German scientists have used three-dimensional printing technology to print out some very sophisticated objects, including a pretzel. In the future, this technology may be used for more useful things in 3D printing, such as composite lenses, filters and even decorations that usually require highly skilled craftsmen.
According to a study published today in the Journal Nature, researchers used a "liquid glass" to make complex shapes that are smooth, transparent and have very high resolution. More importantly, these glasses are made with standard, ordinary 3D printers. But the technology also requires a high-temperature oven, which you may not need to use when baking cakes at home. In any case, this study opens up the possibility of using one of the most revolutionary technologies of our time to make very important materials.
Now, 3D printers can be used to make everything from shoes to aircraft components. Of course, the materials used are different, usually plastic, but sometimes metals and ceramics are also used. Glass has some unique properties, such as high hardness, durability, heat insulation and insulation. It is the key material for making high quality lenses for glasses and cameras. But this material is difficult to use in 3D printing because it melts at very high temperatures.
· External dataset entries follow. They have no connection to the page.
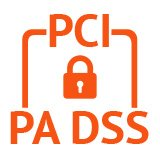 PCI and PA DSS Compliance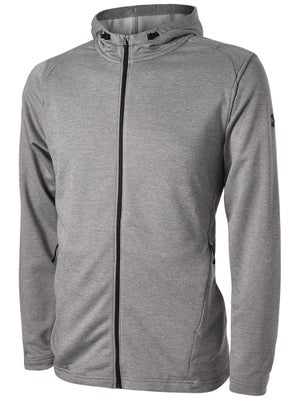 d04884acc2853 Under Armour Men s Fall MK 1 Terry Hoodie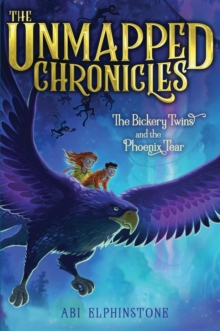 Image for The Bickery Twins and the Phoenix Tear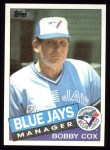 1985 Topps #411  Bobby Cox  Front Thumbnail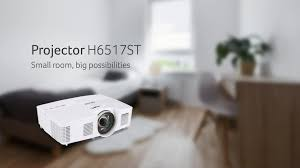 Small Room by Acer H6517st Projector U2014 Small Room Big Possibilities Features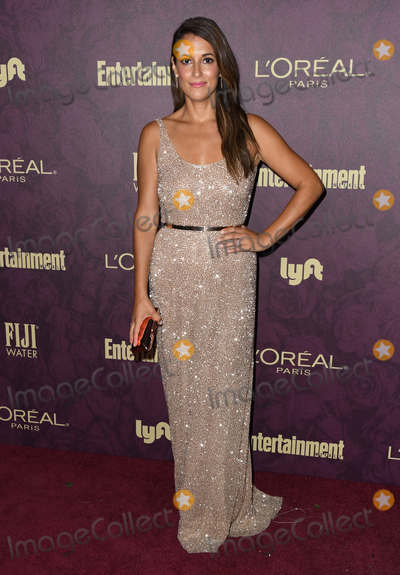 Angelique Cabral, Angelique  Cabral Photo - 15 September 2018 - West Hollywood, California - Angelique Cabral. 2018 Entertainment Weekly Pre-Emmy Party held at the Sunset Tower Hotel. Photo Credit: Birdie Thompson/AdMedia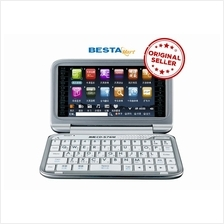 Besta Dictionary CD576M + NSD58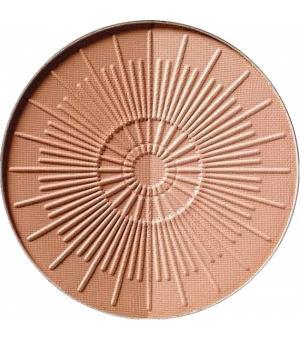 Artdeco Bronzing Powder Compact long-lasting Refill natural-80 10 g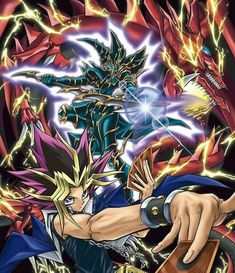 Yu Gi Oh, Anime Chibi, Manga Anime, Magician Art, Dark Paladin, Yugioh Dragons, Mortal Kombat Art, Yugioh Monsters, Yugioh Collection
Bastian Rapp, a researcher at the Karlsruhe Institute of Technology, said: "Glass is one of the oldest materials known to mankind. It has been ignored by the 3D Printing Revolution in the 21st century."
Scientists have previously printed glass objects in 3D. MIT scientists have made transparent glass with a special 3-D printer that can raise the temperature to 1900 degrees Fahrenheit (1038 degrees Celsius). Scientists in other places have also made attempts in this regard. As a result, the glass products produced are not very strong and transparent. But according to Leip, the technology mentioned in today's study published in Nature is somewhat different, because it uses 3D printing technology that is already very popular.
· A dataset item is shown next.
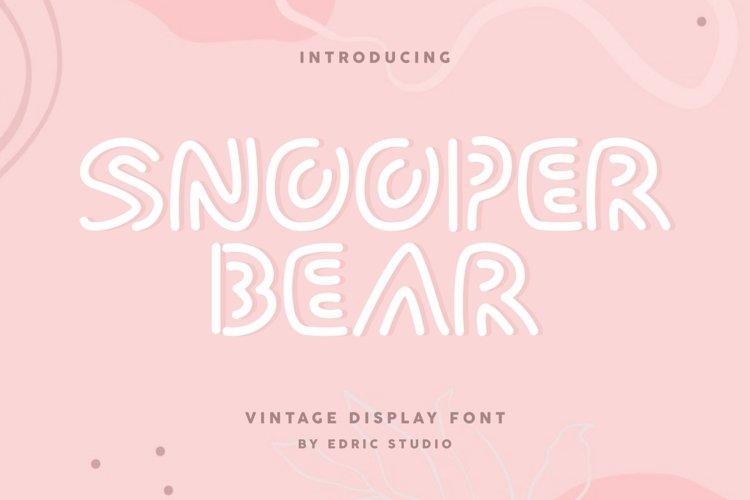 Snooper Bear example image 1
The secret is the materials used by Leip and his team. The "liquid glass" they use is a mixture of glass powder and liquid polymer. Specifically, a standard 3D printer prints out objects using liquid glass. The glass particles will melt together and become transparent when they are treated in a high temperature furnace. Researchers have used this technology to create objects such as castle gates, pretzels, and millimeter-scale honeycomb structures. If a 3D printer with higher resolution is used, the resolution of the items produced by this technology will also be higher. These items can also withstand 1472 degrees Fahrenheit (about 800 degrees Celsius).
"This allows us to use one of the oldest materials with the most amazing optical, mechanical and physical properties to have an artistic appearance with the processing of modern 3D printing devices," said Leip. Our goal is to fill the material gap.
Leip said the technology could be used in the future to print composite lenses in smartphone cameras in 3D and components of next-generation microprocessors. But its application potential is infinite, from glass ornaments to glass panels of various complex shapes used in buildings can be manufactured.